List every line in the records below that contains the word "dirt". Case counts.

Source records

↓↓↓

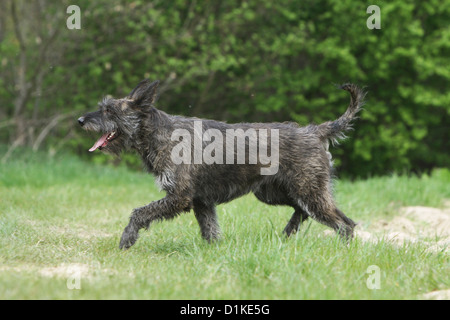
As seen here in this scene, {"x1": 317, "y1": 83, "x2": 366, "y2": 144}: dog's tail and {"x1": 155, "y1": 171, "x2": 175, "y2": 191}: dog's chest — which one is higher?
{"x1": 317, "y1": 83, "x2": 366, "y2": 144}: dog's tail

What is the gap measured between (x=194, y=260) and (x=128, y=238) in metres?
0.85

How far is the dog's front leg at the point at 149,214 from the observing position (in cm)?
550

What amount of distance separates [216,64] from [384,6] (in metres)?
4.64

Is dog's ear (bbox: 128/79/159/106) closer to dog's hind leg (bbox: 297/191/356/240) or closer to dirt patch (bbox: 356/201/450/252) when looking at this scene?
dog's hind leg (bbox: 297/191/356/240)

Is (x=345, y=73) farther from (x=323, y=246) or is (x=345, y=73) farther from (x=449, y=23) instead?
(x=323, y=246)

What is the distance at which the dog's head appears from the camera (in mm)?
5793

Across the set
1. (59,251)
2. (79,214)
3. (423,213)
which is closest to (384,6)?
(423,213)

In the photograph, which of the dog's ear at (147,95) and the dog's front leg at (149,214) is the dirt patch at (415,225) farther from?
the dog's ear at (147,95)

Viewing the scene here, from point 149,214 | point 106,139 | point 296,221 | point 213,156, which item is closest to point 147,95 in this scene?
point 106,139

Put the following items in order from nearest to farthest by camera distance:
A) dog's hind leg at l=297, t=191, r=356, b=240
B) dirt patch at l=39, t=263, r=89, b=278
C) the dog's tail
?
dirt patch at l=39, t=263, r=89, b=278, dog's hind leg at l=297, t=191, r=356, b=240, the dog's tail

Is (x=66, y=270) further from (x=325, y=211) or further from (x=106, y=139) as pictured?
(x=325, y=211)

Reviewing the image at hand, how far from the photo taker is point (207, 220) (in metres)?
6.01

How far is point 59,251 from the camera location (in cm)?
538

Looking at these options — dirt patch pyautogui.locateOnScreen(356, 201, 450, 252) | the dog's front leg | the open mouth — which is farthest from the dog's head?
dirt patch pyautogui.locateOnScreen(356, 201, 450, 252)
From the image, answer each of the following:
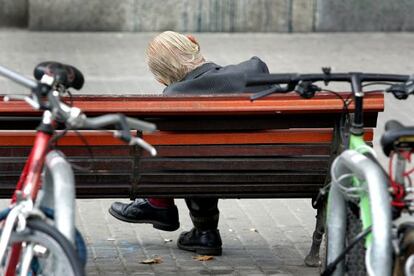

↑↑↑

### WRITTEN SOLUTION
Is dog's ear (bbox: 128/79/159/106) closer to dog's hind leg (bbox: 297/191/356/240) or closer to dirt patch (bbox: 356/201/450/252) when looking at this scene?
In the photograph, which of the dog's ear at (147,95) and the dog's front leg at (149,214) is the dirt patch at (415,225) farther from?
B) dirt patch at l=39, t=263, r=89, b=278
dirt patch at l=39, t=263, r=89, b=278, dog's hind leg at l=297, t=191, r=356, b=240, the dog's tail
Looking at these options — dirt patch pyautogui.locateOnScreen(356, 201, 450, 252) | the dog's front leg | the open mouth — which is farthest from the dog's head?
dirt patch pyautogui.locateOnScreen(356, 201, 450, 252)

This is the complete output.